16 I'm deeply fixated on my childhood. Some impressions are extremely vivid, light, smell, and all. There are moments when I can wander through my childhood's landscape, through rooms long ago, remember how they were furnished, where the pictures hung on the walls, the way the light fell. It's like a film-little scraps of a film, which I set running and which I can reconstruct to the last detail-except their smell.
17 My basic view of things is - not to have any basic view of things. From having been exceedingly dogmatic, my views on life have gradually dissolved. They don't exist any longer.
18 Everything is worth precisely as much as a belch, the difference being that a belch is more satisfying.
19 Film as dream, film as music. No art passes our conscience in the way film does, and goes directly to our feelings, deep down into the dark rooms of our souls.
20 I think I have made just one picture that I really like, and that is Nattvardsgästerna (1963). Everything is exactly as I wanted to have it, in every second of this picture.
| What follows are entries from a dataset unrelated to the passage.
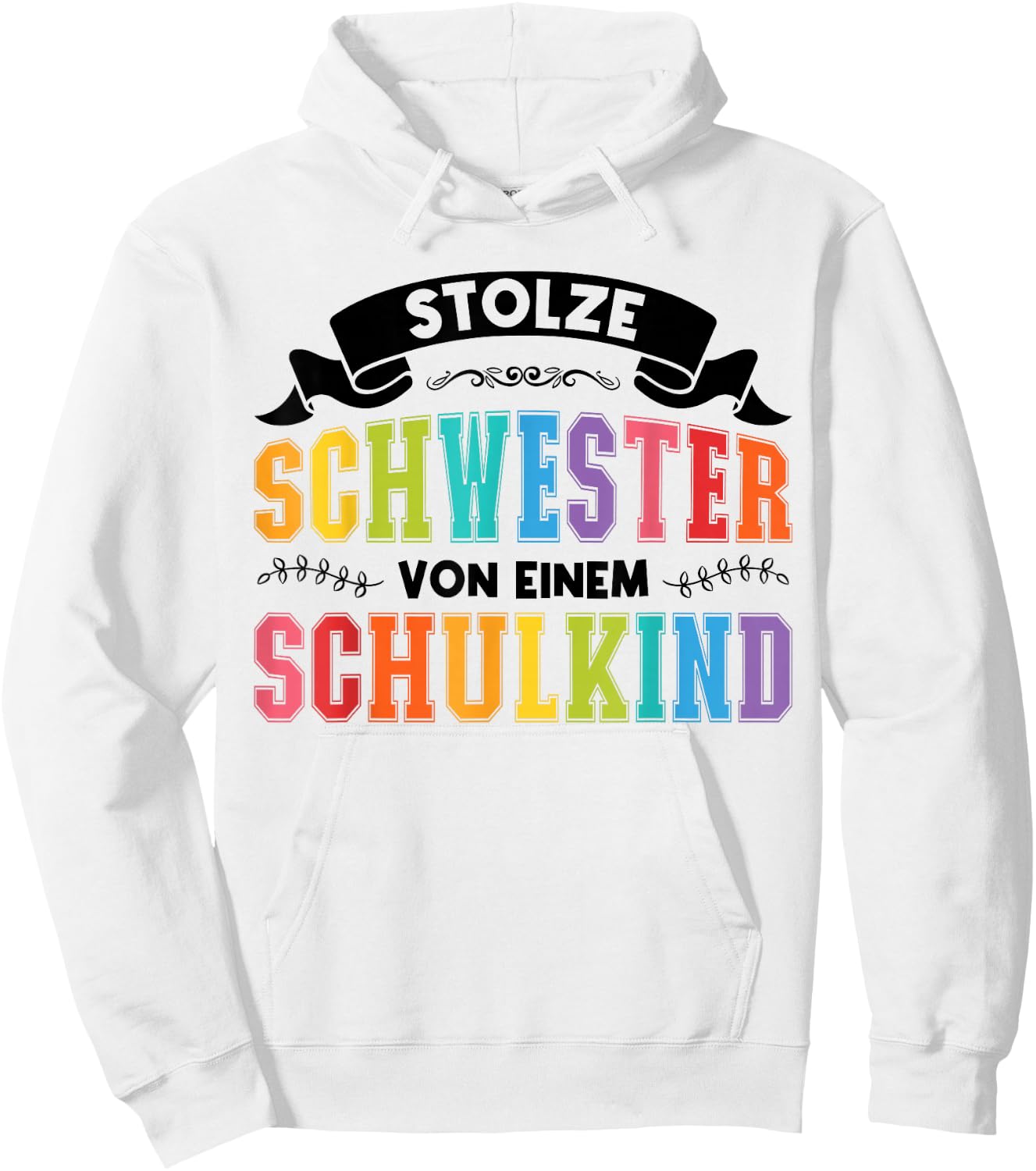 stolze Schwester von einem Schulkind Schulanfang Hoodie - Hoodie | White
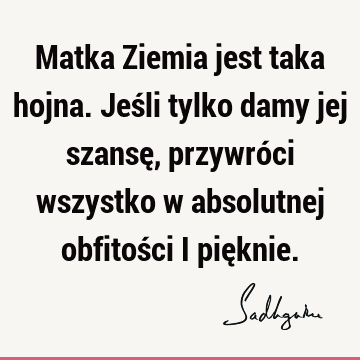 Matka Ziemia jest taka hojna. Jeśli tylko damy jej szansę, przywróci wszystko w absolutnej obfitości i pię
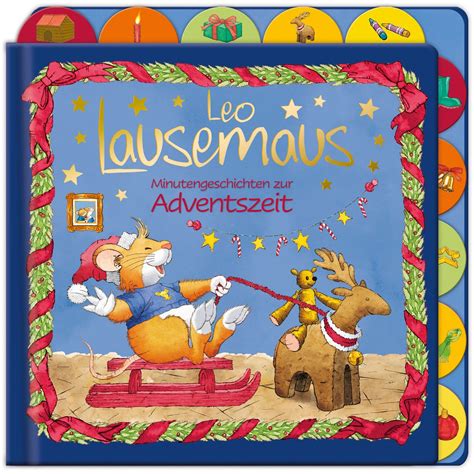 Leo Lausemaus Minutengeschichten Zur Adventszeit Von Buch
21 I write scripts to serve as skeletons awaiting the flesh and sinew of images.
22 [on Michelangelo Antonioni ] He's done two masterpieces, you don't have to bother with the rest. One is Blow-Up (1966), which I've seen many times, and the other is La Notte (1961), also a wonderful film, although that's mostly because of the young Jeanne Moreau . In my collection I have a copy of Il Grido (1957) and damn what a boring movie it is. So devilishly sad, I mean. You know, Antonioni never really learned the trade. He concentrated on single images, never realizing that film is a rhythmic flow of images, a movement. Sure, there are brilliant moments in his films. But I don't feel anything for L'Avventura (1960), for example. Only indifference. I never understood why Antonioni was so incredibly applauded. And I thought his muse Monica Vitti was a terrible actress."
23 Among today's directors I'm of course impressed by Steven Spielberg and Scorsese [ Martin Scorsese ], and Coppola [ Francis Ford Coppola ], even if he seems to have ceased making films, and Steven Soderbergh - they all have something to say, they're passionate, they have an idealistic attitude to the filmmaking process. Soderbergh's Traffic (2000) is amazing. Another great couple of examples of the strength of American cinema is American Beauty (1999) and Magnolia (1999).
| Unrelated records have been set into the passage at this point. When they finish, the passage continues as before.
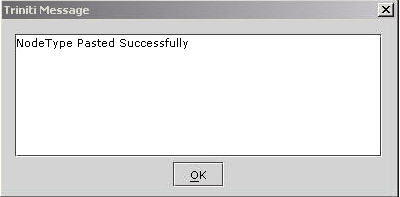 Paste All Node Types-Triniti Message for Successful Paste of all Node Types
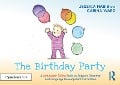 Cover-Bild zum Titel 'The Birthday Party: A Grammar Tales Book to Support Grammar and Language Development in Children' von 'Jessica Habib'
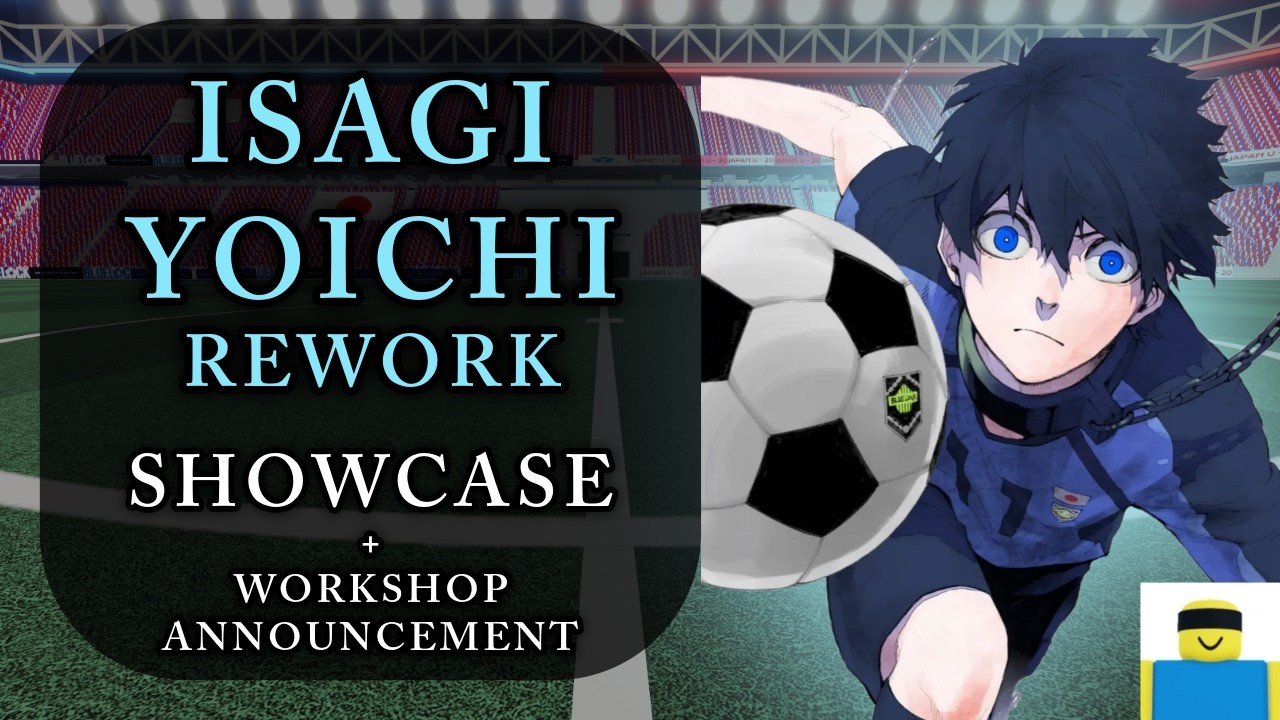 Isagi Yoichi REWORK Moveset Showcase + Workshop Announcement | Jujutsu Shenanigans JJS Skill Builder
24 [on Jean-Luc Godard ] I've never gotten anything out of his movies. They have felt constructed, faux intellectual and completely dead. Cinematographically uninteresting and infinitely boring. Godard is a fucking bore. He's made his films for the critics. One of the movies, Masculin Féminin (1966), was shot here in Sweden. It was mind-numbingly boring.
25 [on Orson Welles ] I've never liked Welles as an actor, because he's not really an actor. In Hollywood you have two categories, you talk about actors and personalities. Welles was an enormous personality, but when he plays Othello, everything goes down the drain, you see, that's when he croaks. In my eyes he's an infinitely overrated filmmaker.
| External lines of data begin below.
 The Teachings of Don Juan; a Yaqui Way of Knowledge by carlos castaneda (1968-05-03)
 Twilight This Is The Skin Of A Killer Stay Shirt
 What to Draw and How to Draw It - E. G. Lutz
26 [on Orson Welles ] For me he's just a hoax. It's empty. It's not interesting. It's dead. Citizen Kane (1941), which I have a copy of, is all the critics' darling, always at the top of every poll taken, but I think it's a total bore. Above all, the performances are worthless. The amount of respect that movie's got is absolutely unbelievable.
27 In a quarrel with one of my sons, I said, "I know I've been a lousy father". He said, "A father? You haven't been a father at all!"
28 I hope I never get old so I get religious.
29 No form of art goes beyond ordinary consciousness as film does, straight to our emotions, deep into the twilight room of the soul.
30 The theater is like a faithful wife. The film is the great adventure -- the costly, exacting mistress.